Soccer is not alone of course. All sports have taken a back seat as Afghanistan struggles to overcome a worsening Taliban insurgency and the legacy of years of civil war which destroyed much of the country’s sporting infrastructure.
Only Buzkashi has thrived, the violent polo-like national game in which players mounted on horses compete to get the carcass of a headless goat or calf over a goal line.
The Afghan national soccer team was founded in 1922 and joined FIFA in 1948. They play home games at the Ghazi National Olympic Stadium in Kabul, which was built by King Amanullah Khan in 1923 and holds 25,000 fans.
The ground has a bloody history. The Taliban used to execute condemned criminals or amputate the limbs of thieves at the stadium during their rule.
FIFA pays $250,000 — less than the monthly wage of a player in one of Europe’s big leagues — to the Afghan authorities each year to cover player salaries and the administrative costs of branches in the country’s 34 provinces, Mohammadi said.
“We can’t pay much to good players who help the whole team win a game,” he added. “The player considered a champion one year may have to leave football the next and work in a shop to feed his family.”

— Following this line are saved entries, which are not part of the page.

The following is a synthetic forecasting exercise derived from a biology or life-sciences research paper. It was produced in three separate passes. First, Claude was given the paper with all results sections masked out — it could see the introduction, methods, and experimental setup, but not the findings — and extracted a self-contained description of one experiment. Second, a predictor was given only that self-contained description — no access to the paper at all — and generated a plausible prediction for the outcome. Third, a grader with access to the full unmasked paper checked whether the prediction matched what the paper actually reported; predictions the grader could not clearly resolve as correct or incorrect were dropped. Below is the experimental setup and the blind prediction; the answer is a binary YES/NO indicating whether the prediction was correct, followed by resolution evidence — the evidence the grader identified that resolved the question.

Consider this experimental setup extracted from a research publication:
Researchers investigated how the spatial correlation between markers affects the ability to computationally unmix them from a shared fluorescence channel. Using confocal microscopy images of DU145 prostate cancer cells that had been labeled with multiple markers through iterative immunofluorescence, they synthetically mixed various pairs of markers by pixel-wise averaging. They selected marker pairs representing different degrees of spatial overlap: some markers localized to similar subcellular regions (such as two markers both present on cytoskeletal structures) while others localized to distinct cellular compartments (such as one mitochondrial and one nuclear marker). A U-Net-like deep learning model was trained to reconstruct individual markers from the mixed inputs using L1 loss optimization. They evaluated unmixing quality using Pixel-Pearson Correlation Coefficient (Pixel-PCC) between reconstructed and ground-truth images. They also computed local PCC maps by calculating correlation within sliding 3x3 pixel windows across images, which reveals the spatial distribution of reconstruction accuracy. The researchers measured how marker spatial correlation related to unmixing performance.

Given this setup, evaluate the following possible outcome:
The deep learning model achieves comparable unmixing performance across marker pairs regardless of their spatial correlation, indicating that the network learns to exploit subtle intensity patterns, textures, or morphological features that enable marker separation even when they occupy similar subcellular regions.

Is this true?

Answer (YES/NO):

Tell that to Portugal’s Real Madrid winger Cristiano Ronaldo, who banks 11 million pounds ($16.71 million) a year as the world’s highest paid footballer.

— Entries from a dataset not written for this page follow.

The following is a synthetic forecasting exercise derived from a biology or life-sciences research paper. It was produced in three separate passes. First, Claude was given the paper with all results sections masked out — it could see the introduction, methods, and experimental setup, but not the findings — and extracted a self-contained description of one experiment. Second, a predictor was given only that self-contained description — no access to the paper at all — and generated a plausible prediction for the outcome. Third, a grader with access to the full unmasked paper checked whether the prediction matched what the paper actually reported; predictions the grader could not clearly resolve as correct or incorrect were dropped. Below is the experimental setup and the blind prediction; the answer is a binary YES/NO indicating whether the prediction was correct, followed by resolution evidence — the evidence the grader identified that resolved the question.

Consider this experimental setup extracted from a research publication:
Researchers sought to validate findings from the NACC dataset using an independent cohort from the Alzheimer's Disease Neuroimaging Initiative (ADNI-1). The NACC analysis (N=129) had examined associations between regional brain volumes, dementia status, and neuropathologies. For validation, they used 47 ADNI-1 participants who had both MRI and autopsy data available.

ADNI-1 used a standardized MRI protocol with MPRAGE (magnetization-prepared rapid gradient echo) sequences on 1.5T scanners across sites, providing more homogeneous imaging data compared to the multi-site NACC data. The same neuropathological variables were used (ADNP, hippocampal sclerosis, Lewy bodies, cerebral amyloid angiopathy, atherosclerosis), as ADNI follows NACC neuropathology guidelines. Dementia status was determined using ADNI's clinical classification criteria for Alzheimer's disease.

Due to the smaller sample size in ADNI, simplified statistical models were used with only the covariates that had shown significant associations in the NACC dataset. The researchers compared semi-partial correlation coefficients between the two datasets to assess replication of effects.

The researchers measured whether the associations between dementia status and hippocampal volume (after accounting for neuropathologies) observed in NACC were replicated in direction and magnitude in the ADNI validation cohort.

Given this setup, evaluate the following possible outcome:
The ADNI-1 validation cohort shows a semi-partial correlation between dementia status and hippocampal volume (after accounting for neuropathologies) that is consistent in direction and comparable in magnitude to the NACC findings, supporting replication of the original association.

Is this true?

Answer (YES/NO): YES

Afghanistan’s top players need to hunt for wealthy backers like banks or powerful businessmen to feed their families as the government is unable to support them financially, needing to direct money into rebuilding since the Taliban’s 2001 ousting.
As Afghanistan’s team rarely travels overseas for international matches, players see the opportunity to play for patron sponsors as the easiest income.

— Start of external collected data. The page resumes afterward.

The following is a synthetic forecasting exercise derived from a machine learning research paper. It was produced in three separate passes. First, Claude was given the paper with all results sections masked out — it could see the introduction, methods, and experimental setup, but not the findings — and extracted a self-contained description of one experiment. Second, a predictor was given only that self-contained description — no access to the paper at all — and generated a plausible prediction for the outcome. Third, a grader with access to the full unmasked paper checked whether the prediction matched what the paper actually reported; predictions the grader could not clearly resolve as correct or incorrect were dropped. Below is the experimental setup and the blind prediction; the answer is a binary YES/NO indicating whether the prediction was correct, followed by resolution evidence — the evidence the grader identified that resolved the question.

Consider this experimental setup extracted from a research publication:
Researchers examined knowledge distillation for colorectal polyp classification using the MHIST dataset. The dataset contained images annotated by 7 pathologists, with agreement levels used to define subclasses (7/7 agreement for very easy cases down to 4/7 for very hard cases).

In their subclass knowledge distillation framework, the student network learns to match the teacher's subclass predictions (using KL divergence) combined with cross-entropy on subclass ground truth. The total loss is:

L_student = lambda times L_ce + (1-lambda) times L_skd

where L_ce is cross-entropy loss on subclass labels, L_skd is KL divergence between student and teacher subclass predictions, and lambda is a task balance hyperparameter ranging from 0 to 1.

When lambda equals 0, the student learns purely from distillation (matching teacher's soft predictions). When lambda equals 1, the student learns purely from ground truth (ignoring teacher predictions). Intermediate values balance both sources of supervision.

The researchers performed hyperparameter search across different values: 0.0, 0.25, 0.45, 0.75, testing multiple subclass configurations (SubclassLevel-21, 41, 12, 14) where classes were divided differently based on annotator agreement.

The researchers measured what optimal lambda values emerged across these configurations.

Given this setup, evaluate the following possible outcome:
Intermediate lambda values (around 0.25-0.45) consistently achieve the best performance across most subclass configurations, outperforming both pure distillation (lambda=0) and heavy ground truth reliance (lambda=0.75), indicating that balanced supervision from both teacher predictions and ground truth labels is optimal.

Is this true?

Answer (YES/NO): NO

“Playing for the national team gives us a pride but nothing else, pride is not going to feed my family,” said Hashmat Barekzai, Afghanistan’s 26-year-old captain, sporting the shirt of English Premier League club Arsenal.
“Football is my life but I need to earn money from it like professional players,” he said sitting on the ground at Ghazi, which is the only grass soccer pitch in Kabul.
Barekzai earns about $1,000 a month from his sponsor, Kabul Bank, which is still 10 times the income of a government worker.
He always dreamed, he said, of Afghanistan playing in a World Cup, which he sees as a near-impossible task. The country’s highest ever world ranking was 173 in July 2006.
“I will die, but my dream and hope will always live,” Barekzai said.
Even seeing a game on television is difficult for many Afghans, with only about 14 percent of the country having regular electricity and most people outside Kabul watching games in groups or in outdoor communal settings.
But there have been small successes.
Afghanistan managed to beat India, neighboring Pakistan and Sri Lanka in the group stage of this year’s South Asian Games men’s soccer tournament before getting past the Maldives in the semi-finals and losing the final 4-0 to hosts Bangladesh.
According to the coach, the achievement lay in the passion of the players, and God’s mercy.
“No one expected that we would be able to make it to the final with our low morale and lack of resources,” Elyas Ahmad Manocher said.
Manocher, recalled a phone call from the head of the Afghan Olympic team while he was in Bangladesh, begging for his team to at least beat fierce rivals Pakistan, which is often accused of treating Afghanistan as a puppet state.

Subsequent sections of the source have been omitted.